Décès de la poétesse Amina Mekahli : ‘’La dame au chapeau’’ s’en va

Une grande dame de la littérature algérienne, la romancière et poétesse Amina Mekahli, s’est éteinte,  dans  un hôpital belge,   samedi, à l’âge de 55 ans. «La dame au chapeau», une habituée des rencontres et débats littéraires, est connue pour son verbe franc et  spontané. Sa jovialité et sa bonhomie faisaient d’elle une femme agréable et sympathique.

Au-delà de sa personnalité, elle était une poétesse à l’âme sensible.

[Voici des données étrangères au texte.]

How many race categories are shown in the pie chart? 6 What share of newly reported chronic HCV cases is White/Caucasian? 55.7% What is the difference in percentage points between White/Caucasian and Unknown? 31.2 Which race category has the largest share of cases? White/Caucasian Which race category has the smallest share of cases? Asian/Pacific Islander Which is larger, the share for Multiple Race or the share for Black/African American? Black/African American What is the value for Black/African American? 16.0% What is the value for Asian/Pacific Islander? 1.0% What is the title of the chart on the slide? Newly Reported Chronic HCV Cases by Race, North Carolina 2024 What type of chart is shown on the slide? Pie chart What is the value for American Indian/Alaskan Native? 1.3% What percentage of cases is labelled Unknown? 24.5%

Constamment à l’écoute du monde,  elle a su traduire en vers les plus subtiles des sentiments et transformer la douleur en musique.  Ses romans étaient dédiés à l’humanité  dans ce qu’elle porte de plus beau et de plus atroce.

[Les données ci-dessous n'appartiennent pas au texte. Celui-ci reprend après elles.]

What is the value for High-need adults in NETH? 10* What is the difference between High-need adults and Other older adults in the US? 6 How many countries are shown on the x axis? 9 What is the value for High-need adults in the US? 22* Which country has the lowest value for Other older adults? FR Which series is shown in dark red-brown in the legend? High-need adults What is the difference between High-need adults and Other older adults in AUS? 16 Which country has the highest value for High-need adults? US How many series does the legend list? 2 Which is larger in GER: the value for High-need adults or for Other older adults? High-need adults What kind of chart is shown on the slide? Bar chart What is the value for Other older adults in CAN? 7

Amina Mekahli devait publier un recueil de poésie, le premier, après des années d’écriture. Un paradoxe pour  une poétesse. Si  elle ne l’a pas fait jusque-là, c’est parce qu’elle était exigeante.  Envers elle-même  et  son écriture. «Il ne suffit pas d’écrire de la poésie et de publier un recueil pour se dire poète», déclare-t-elle dans une interview.
Voici l’un de ses derniers poèmes publié sur sa page Facebook en avril dernier.
Ouvrir une fenêtre
Et regarder le conseil
Que la nuit ne porte pas
Ouvrir ses bras
Aux âmes turbulentes
Qui s’esclaffent sous le vent mortel
Ouvrir ses yeux
Et apercevoir la liberté
Sous les bombes et les barbelés
Ouvrir son coffre-fort
Pour y ranger son pain chaud
A l’abri des enfants qui meurent de faim
De nombreuses traductions
Née en 1967 à Mostaganem, Mekahli, passionnée de littérature, a écrit des vers, depuis son jeune âge. Son premier recueil, «Tiaret, chevaux et légendes», co-signé avec le photographe Nacer Ouadahi en 2015 (ANEP), comprend une soixantaine de poèmes et cinq contes populaires sur les chevaux de la région de Tiaret.
En 2016, elle publia son premier roman, «Le Secret de la girelle» (ANEP), consacré à l’art et à la peinture et nominé pour le Grand Prix Assia Djebar. Son deuxième roman, «Nomade brûlant», sorti en automne 2017 (ANEP), a été également nominé pour le même prix. En 2017, elle a  obtenu le   deuxième Prix international de poésie L. S. Senghor (Milan, Italie) pour le poème «Je suis de vous», extrait de «Nomade brûlant». Mekahli publiait  régulièrement ses poèmes et ses écrits sur son website et la page Facebook «Lisez algérien». Elle a également édité une section littéraire, «Invitation en auteur» dans le journal numérique, «Le Journal  de l’Oranais». Bien qu’elle n’ait pas publié de  recueil  de poésie, elle était très active sur les réseaux sociaux et beaucoup de ses poèmes sont   traduits en plusieurs langues et inclus dans différentes anthologies dont la dernière, «De l’Humain pour les migrants», dirigée par Jean Leznod.  « La presque morte» a eu des  versions chinoise, anglaise, islandaise, roumaine et néerlandaise. Amal Bouchareb s’est chargée de la traduction vers l’italien avec la collaboration de Simone Sibilio. «Je suis de vous» a été traduit vers l’italien par Daniela Lupi.
Trois poèmes ont été traduits en anglais par Huguette Bertrand (Canada) : «Le Désert à petite gorgées», mention d’honneur du prix Léopold Sédar Senghor à Milan 2018, traduit en roumain par Ion Deaconescu pour le festival mondial de poésie «Mihai Eminescu» de Craiova en Roumanie. Mekahli est ambassadrice du prix international de poésie Léopold-Sédar-Senghor, dont elle est lauréate en 2017 pour son poème «Je suis de vous» et en 2019 pour son poème «Lèvres sans timbre».